Adopter le japandi : un investissement pour la sérénité
Le style japandi n'est pas qu'une tendance déco. C'est une manière de penser son intérieur, et au fond, sa façon de vivre. Choisir le japandi, c'est faire le pari d'un espace qui apaise plutôt qu'il n'agresse, qui dure plutôt qu'il ne se démode, qui vieillit avec grâce plutôt qu'il ne se consume. C'est privilégier les matières honnêtes, les objets utiles, les couleurs douces et les volumes qui respirent.
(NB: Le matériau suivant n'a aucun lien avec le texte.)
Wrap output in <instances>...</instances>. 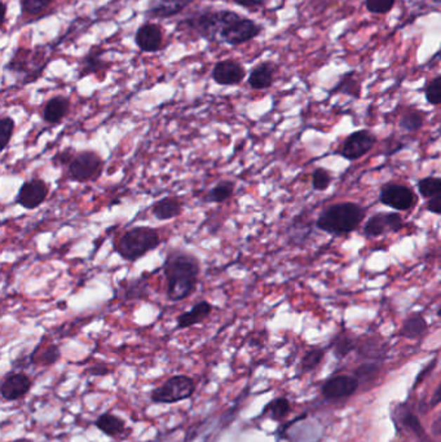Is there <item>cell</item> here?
I'll return each mask as SVG.
<instances>
[{"label": "cell", "instance_id": "4dcf8cb0", "mask_svg": "<svg viewBox=\"0 0 441 442\" xmlns=\"http://www.w3.org/2000/svg\"><path fill=\"white\" fill-rule=\"evenodd\" d=\"M426 98L431 105L441 104V77L435 78L427 84L425 91Z\"/></svg>", "mask_w": 441, "mask_h": 442}, {"label": "cell", "instance_id": "d6986e66", "mask_svg": "<svg viewBox=\"0 0 441 442\" xmlns=\"http://www.w3.org/2000/svg\"><path fill=\"white\" fill-rule=\"evenodd\" d=\"M61 358V349L58 344L49 343L44 344L41 342L38 346L34 348L33 352L29 357V361L34 366H43V368H48L55 363H58Z\"/></svg>", "mask_w": 441, "mask_h": 442}, {"label": "cell", "instance_id": "30bf717a", "mask_svg": "<svg viewBox=\"0 0 441 442\" xmlns=\"http://www.w3.org/2000/svg\"><path fill=\"white\" fill-rule=\"evenodd\" d=\"M150 295V286L144 275L132 278V280H122L118 283L115 290V298L119 299L124 303L131 301H143L147 300Z\"/></svg>", "mask_w": 441, "mask_h": 442}, {"label": "cell", "instance_id": "f1b7e54d", "mask_svg": "<svg viewBox=\"0 0 441 442\" xmlns=\"http://www.w3.org/2000/svg\"><path fill=\"white\" fill-rule=\"evenodd\" d=\"M51 3L52 0H20L22 12L29 16L41 15V12L48 8Z\"/></svg>", "mask_w": 441, "mask_h": 442}, {"label": "cell", "instance_id": "bcb514c9", "mask_svg": "<svg viewBox=\"0 0 441 442\" xmlns=\"http://www.w3.org/2000/svg\"><path fill=\"white\" fill-rule=\"evenodd\" d=\"M437 316H439V317H441V306H440V309L437 311Z\"/></svg>", "mask_w": 441, "mask_h": 442}, {"label": "cell", "instance_id": "4fadbf2b", "mask_svg": "<svg viewBox=\"0 0 441 442\" xmlns=\"http://www.w3.org/2000/svg\"><path fill=\"white\" fill-rule=\"evenodd\" d=\"M136 46L143 52L153 53L159 51L164 43V32L157 24H144L140 26L135 35Z\"/></svg>", "mask_w": 441, "mask_h": 442}, {"label": "cell", "instance_id": "4316f807", "mask_svg": "<svg viewBox=\"0 0 441 442\" xmlns=\"http://www.w3.org/2000/svg\"><path fill=\"white\" fill-rule=\"evenodd\" d=\"M15 131H16V122L12 117L6 115L0 119V140H1L0 150L1 152L7 150V148L11 144V140L15 135Z\"/></svg>", "mask_w": 441, "mask_h": 442}, {"label": "cell", "instance_id": "ac0fdd59", "mask_svg": "<svg viewBox=\"0 0 441 442\" xmlns=\"http://www.w3.org/2000/svg\"><path fill=\"white\" fill-rule=\"evenodd\" d=\"M184 203L178 197H164L152 206V215L159 221H167L181 215Z\"/></svg>", "mask_w": 441, "mask_h": 442}, {"label": "cell", "instance_id": "1f68e13d", "mask_svg": "<svg viewBox=\"0 0 441 442\" xmlns=\"http://www.w3.org/2000/svg\"><path fill=\"white\" fill-rule=\"evenodd\" d=\"M395 1L396 0H365V7L371 13L384 15L393 8Z\"/></svg>", "mask_w": 441, "mask_h": 442}, {"label": "cell", "instance_id": "74e56055", "mask_svg": "<svg viewBox=\"0 0 441 442\" xmlns=\"http://www.w3.org/2000/svg\"><path fill=\"white\" fill-rule=\"evenodd\" d=\"M387 220H388V226H390L391 232H399L402 228V219L399 214H396V212L387 214Z\"/></svg>", "mask_w": 441, "mask_h": 442}, {"label": "cell", "instance_id": "5bb4252c", "mask_svg": "<svg viewBox=\"0 0 441 442\" xmlns=\"http://www.w3.org/2000/svg\"><path fill=\"white\" fill-rule=\"evenodd\" d=\"M213 311V306L210 301L199 300L189 311L178 316V318H176V323H178L176 329H189V327H193L196 325H199V323L206 321L211 316Z\"/></svg>", "mask_w": 441, "mask_h": 442}, {"label": "cell", "instance_id": "d4e9b609", "mask_svg": "<svg viewBox=\"0 0 441 442\" xmlns=\"http://www.w3.org/2000/svg\"><path fill=\"white\" fill-rule=\"evenodd\" d=\"M290 412V402L285 397L270 401L263 410V415H270L273 420H282Z\"/></svg>", "mask_w": 441, "mask_h": 442}, {"label": "cell", "instance_id": "60d3db41", "mask_svg": "<svg viewBox=\"0 0 441 442\" xmlns=\"http://www.w3.org/2000/svg\"><path fill=\"white\" fill-rule=\"evenodd\" d=\"M376 370H378L376 365L368 363V365H364V366H361V368H360L359 370H357V375H359V377H362L364 379H367L369 378L370 375H374Z\"/></svg>", "mask_w": 441, "mask_h": 442}, {"label": "cell", "instance_id": "5b68a950", "mask_svg": "<svg viewBox=\"0 0 441 442\" xmlns=\"http://www.w3.org/2000/svg\"><path fill=\"white\" fill-rule=\"evenodd\" d=\"M196 394V382L188 375H173L150 392L154 403H176L189 400Z\"/></svg>", "mask_w": 441, "mask_h": 442}, {"label": "cell", "instance_id": "8fae6325", "mask_svg": "<svg viewBox=\"0 0 441 442\" xmlns=\"http://www.w3.org/2000/svg\"><path fill=\"white\" fill-rule=\"evenodd\" d=\"M211 77L219 86H238L245 79L246 70L242 65L235 60H223L215 64Z\"/></svg>", "mask_w": 441, "mask_h": 442}, {"label": "cell", "instance_id": "d6a6232c", "mask_svg": "<svg viewBox=\"0 0 441 442\" xmlns=\"http://www.w3.org/2000/svg\"><path fill=\"white\" fill-rule=\"evenodd\" d=\"M324 357V352L321 349H312L308 353L303 357L302 370H313L316 366H319L320 362Z\"/></svg>", "mask_w": 441, "mask_h": 442}, {"label": "cell", "instance_id": "b9f144b4", "mask_svg": "<svg viewBox=\"0 0 441 442\" xmlns=\"http://www.w3.org/2000/svg\"><path fill=\"white\" fill-rule=\"evenodd\" d=\"M233 1L245 8H258V7H262L267 0H233Z\"/></svg>", "mask_w": 441, "mask_h": 442}, {"label": "cell", "instance_id": "ffe728a7", "mask_svg": "<svg viewBox=\"0 0 441 442\" xmlns=\"http://www.w3.org/2000/svg\"><path fill=\"white\" fill-rule=\"evenodd\" d=\"M95 427L107 437H124L126 432H130L127 429V424L121 417L115 415L113 412H104L95 420Z\"/></svg>", "mask_w": 441, "mask_h": 442}, {"label": "cell", "instance_id": "8992f818", "mask_svg": "<svg viewBox=\"0 0 441 442\" xmlns=\"http://www.w3.org/2000/svg\"><path fill=\"white\" fill-rule=\"evenodd\" d=\"M104 169V160L95 150L77 152L72 163L66 167V175L74 183L96 181Z\"/></svg>", "mask_w": 441, "mask_h": 442}, {"label": "cell", "instance_id": "cb8c5ba5", "mask_svg": "<svg viewBox=\"0 0 441 442\" xmlns=\"http://www.w3.org/2000/svg\"><path fill=\"white\" fill-rule=\"evenodd\" d=\"M426 330H427V322L425 318L419 314H414L404 323L401 329V335L409 339L419 338L422 334H425Z\"/></svg>", "mask_w": 441, "mask_h": 442}, {"label": "cell", "instance_id": "f546056e", "mask_svg": "<svg viewBox=\"0 0 441 442\" xmlns=\"http://www.w3.org/2000/svg\"><path fill=\"white\" fill-rule=\"evenodd\" d=\"M423 124V115L419 112H409L405 114L400 121L401 129L409 131V132H414L422 127Z\"/></svg>", "mask_w": 441, "mask_h": 442}, {"label": "cell", "instance_id": "7402d4cb", "mask_svg": "<svg viewBox=\"0 0 441 442\" xmlns=\"http://www.w3.org/2000/svg\"><path fill=\"white\" fill-rule=\"evenodd\" d=\"M236 192V183L232 180H220L204 195L207 203H224L229 201Z\"/></svg>", "mask_w": 441, "mask_h": 442}, {"label": "cell", "instance_id": "484cf974", "mask_svg": "<svg viewBox=\"0 0 441 442\" xmlns=\"http://www.w3.org/2000/svg\"><path fill=\"white\" fill-rule=\"evenodd\" d=\"M387 229L390 230L387 214H376L369 219L364 232L368 237H378L382 235Z\"/></svg>", "mask_w": 441, "mask_h": 442}, {"label": "cell", "instance_id": "ba28073f", "mask_svg": "<svg viewBox=\"0 0 441 442\" xmlns=\"http://www.w3.org/2000/svg\"><path fill=\"white\" fill-rule=\"evenodd\" d=\"M33 386L32 378L22 371L8 372L0 386V394L4 401L15 402L22 400Z\"/></svg>", "mask_w": 441, "mask_h": 442}, {"label": "cell", "instance_id": "836d02e7", "mask_svg": "<svg viewBox=\"0 0 441 442\" xmlns=\"http://www.w3.org/2000/svg\"><path fill=\"white\" fill-rule=\"evenodd\" d=\"M331 183V177L325 169H316L312 175V186L316 190H325Z\"/></svg>", "mask_w": 441, "mask_h": 442}, {"label": "cell", "instance_id": "44dd1931", "mask_svg": "<svg viewBox=\"0 0 441 442\" xmlns=\"http://www.w3.org/2000/svg\"><path fill=\"white\" fill-rule=\"evenodd\" d=\"M275 81V66L270 63L256 65L249 75V86L256 91L270 89Z\"/></svg>", "mask_w": 441, "mask_h": 442}, {"label": "cell", "instance_id": "8d00e7d4", "mask_svg": "<svg viewBox=\"0 0 441 442\" xmlns=\"http://www.w3.org/2000/svg\"><path fill=\"white\" fill-rule=\"evenodd\" d=\"M352 348H353V343H352L351 339H338L336 344H335V353L338 354L339 357H343L345 354L351 352Z\"/></svg>", "mask_w": 441, "mask_h": 442}, {"label": "cell", "instance_id": "f35d334b", "mask_svg": "<svg viewBox=\"0 0 441 442\" xmlns=\"http://www.w3.org/2000/svg\"><path fill=\"white\" fill-rule=\"evenodd\" d=\"M88 371H90L91 375H93V377H104V375H107L112 372L110 368L105 363H96L90 368Z\"/></svg>", "mask_w": 441, "mask_h": 442}, {"label": "cell", "instance_id": "9c48e42d", "mask_svg": "<svg viewBox=\"0 0 441 442\" xmlns=\"http://www.w3.org/2000/svg\"><path fill=\"white\" fill-rule=\"evenodd\" d=\"M381 202L397 211H407L412 209L414 202H416V195L409 189L408 186H397V184H390L382 188L381 195H379Z\"/></svg>", "mask_w": 441, "mask_h": 442}, {"label": "cell", "instance_id": "d590c367", "mask_svg": "<svg viewBox=\"0 0 441 442\" xmlns=\"http://www.w3.org/2000/svg\"><path fill=\"white\" fill-rule=\"evenodd\" d=\"M404 423H405V426L410 428V429L416 434L418 438H421L422 441L428 442V438H427V436H426L425 434V429L421 426V423H419L417 417H414V415H412V414H407V415L404 417Z\"/></svg>", "mask_w": 441, "mask_h": 442}, {"label": "cell", "instance_id": "ab89813d", "mask_svg": "<svg viewBox=\"0 0 441 442\" xmlns=\"http://www.w3.org/2000/svg\"><path fill=\"white\" fill-rule=\"evenodd\" d=\"M427 209L431 211L433 214L441 215V193L435 195L433 198H430V201L427 203Z\"/></svg>", "mask_w": 441, "mask_h": 442}, {"label": "cell", "instance_id": "9a60e30c", "mask_svg": "<svg viewBox=\"0 0 441 442\" xmlns=\"http://www.w3.org/2000/svg\"><path fill=\"white\" fill-rule=\"evenodd\" d=\"M190 0H149L145 16L147 18H169L187 8Z\"/></svg>", "mask_w": 441, "mask_h": 442}, {"label": "cell", "instance_id": "52a82bcc", "mask_svg": "<svg viewBox=\"0 0 441 442\" xmlns=\"http://www.w3.org/2000/svg\"><path fill=\"white\" fill-rule=\"evenodd\" d=\"M49 186L43 178L33 177L26 180L17 193L16 203L25 209H35L47 201Z\"/></svg>", "mask_w": 441, "mask_h": 442}, {"label": "cell", "instance_id": "603a6c76", "mask_svg": "<svg viewBox=\"0 0 441 442\" xmlns=\"http://www.w3.org/2000/svg\"><path fill=\"white\" fill-rule=\"evenodd\" d=\"M101 49H91L90 52L83 57L79 66V78H84L91 74H96L104 69V60L101 58Z\"/></svg>", "mask_w": 441, "mask_h": 442}, {"label": "cell", "instance_id": "7bdbcfd3", "mask_svg": "<svg viewBox=\"0 0 441 442\" xmlns=\"http://www.w3.org/2000/svg\"><path fill=\"white\" fill-rule=\"evenodd\" d=\"M433 434L436 438L441 440V415L433 422Z\"/></svg>", "mask_w": 441, "mask_h": 442}, {"label": "cell", "instance_id": "e575fe53", "mask_svg": "<svg viewBox=\"0 0 441 442\" xmlns=\"http://www.w3.org/2000/svg\"><path fill=\"white\" fill-rule=\"evenodd\" d=\"M75 154L77 152L74 150L73 148H66L64 150L56 153V155L52 158V163L56 167H67L73 161Z\"/></svg>", "mask_w": 441, "mask_h": 442}, {"label": "cell", "instance_id": "83f0119b", "mask_svg": "<svg viewBox=\"0 0 441 442\" xmlns=\"http://www.w3.org/2000/svg\"><path fill=\"white\" fill-rule=\"evenodd\" d=\"M419 193L425 198H433L441 193L440 177H425L418 183Z\"/></svg>", "mask_w": 441, "mask_h": 442}, {"label": "cell", "instance_id": "7c38bea8", "mask_svg": "<svg viewBox=\"0 0 441 442\" xmlns=\"http://www.w3.org/2000/svg\"><path fill=\"white\" fill-rule=\"evenodd\" d=\"M376 144V137L373 136L369 131H357L347 137L342 148V155L345 160L355 161L359 160L362 155L368 153L369 150Z\"/></svg>", "mask_w": 441, "mask_h": 442}, {"label": "cell", "instance_id": "3957f363", "mask_svg": "<svg viewBox=\"0 0 441 442\" xmlns=\"http://www.w3.org/2000/svg\"><path fill=\"white\" fill-rule=\"evenodd\" d=\"M161 243L162 238L158 229L152 226H133L131 229H127L117 240L114 249L123 260L135 263L147 255L150 251L158 249Z\"/></svg>", "mask_w": 441, "mask_h": 442}, {"label": "cell", "instance_id": "f6af8a7d", "mask_svg": "<svg viewBox=\"0 0 441 442\" xmlns=\"http://www.w3.org/2000/svg\"><path fill=\"white\" fill-rule=\"evenodd\" d=\"M439 402H441V383L439 388L436 389V392L433 394V400H431V405L435 406V405H437Z\"/></svg>", "mask_w": 441, "mask_h": 442}, {"label": "cell", "instance_id": "e0dca14e", "mask_svg": "<svg viewBox=\"0 0 441 442\" xmlns=\"http://www.w3.org/2000/svg\"><path fill=\"white\" fill-rule=\"evenodd\" d=\"M357 386H359L357 379L341 375L327 380L322 386V392L327 398H342L351 396L356 391Z\"/></svg>", "mask_w": 441, "mask_h": 442}, {"label": "cell", "instance_id": "6da1fadb", "mask_svg": "<svg viewBox=\"0 0 441 442\" xmlns=\"http://www.w3.org/2000/svg\"><path fill=\"white\" fill-rule=\"evenodd\" d=\"M184 25L199 38L229 46L253 41L263 30L261 25L232 11H204L188 17Z\"/></svg>", "mask_w": 441, "mask_h": 442}, {"label": "cell", "instance_id": "277c9868", "mask_svg": "<svg viewBox=\"0 0 441 442\" xmlns=\"http://www.w3.org/2000/svg\"><path fill=\"white\" fill-rule=\"evenodd\" d=\"M364 209L356 203H339L325 209L316 224L324 232L342 235L353 232L364 219Z\"/></svg>", "mask_w": 441, "mask_h": 442}, {"label": "cell", "instance_id": "ee69618b", "mask_svg": "<svg viewBox=\"0 0 441 442\" xmlns=\"http://www.w3.org/2000/svg\"><path fill=\"white\" fill-rule=\"evenodd\" d=\"M435 363H436V362L433 361V363H431V365H430V366H427V368H426L425 370L422 371V372H421V375H419V377H418L417 378V384L418 383H421V382H422V380H423V378H425L426 375H427V374H428V371H431L433 369V366H435Z\"/></svg>", "mask_w": 441, "mask_h": 442}, {"label": "cell", "instance_id": "2e32d148", "mask_svg": "<svg viewBox=\"0 0 441 442\" xmlns=\"http://www.w3.org/2000/svg\"><path fill=\"white\" fill-rule=\"evenodd\" d=\"M70 112V98L66 96H55L49 98L43 108V121L51 126H58L65 119Z\"/></svg>", "mask_w": 441, "mask_h": 442}, {"label": "cell", "instance_id": "7a4b0ae2", "mask_svg": "<svg viewBox=\"0 0 441 442\" xmlns=\"http://www.w3.org/2000/svg\"><path fill=\"white\" fill-rule=\"evenodd\" d=\"M162 271L166 278L167 300L179 303L196 291L201 274V261L189 251L172 249L164 259Z\"/></svg>", "mask_w": 441, "mask_h": 442}]
</instances>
C'est aussi accepter la beauté de l'imperfection, ce léger froissé du lin, cette glaçure irrégulière sur une céramique, cette patine qui se forme sur le bois huilé au fil des années.
En 2026, alors que nos vies s'accélèrent et que la surcharge visuelle nous épuise, ce style nous rappelle l'essentiel : un intérieur réussi n'est pas un intérieur qui impressionne, c'est un intérieur dans lequel on se sent bien. Et pour cela, pas besoin de tout changer du jour au lendemain. Quelques gestes ciblés, désencombrer, repeindre dans une teinte neutre et chaude, choisir des textiles naturels, soigner l'éclairage, habiller les assises avec des galettes choisies dans le même esprit, suffisent à enclencher la transformation. La sérénité japandi commence souvent par un petit choix, et se diffuse, pièce après pièce, dans toute la maison.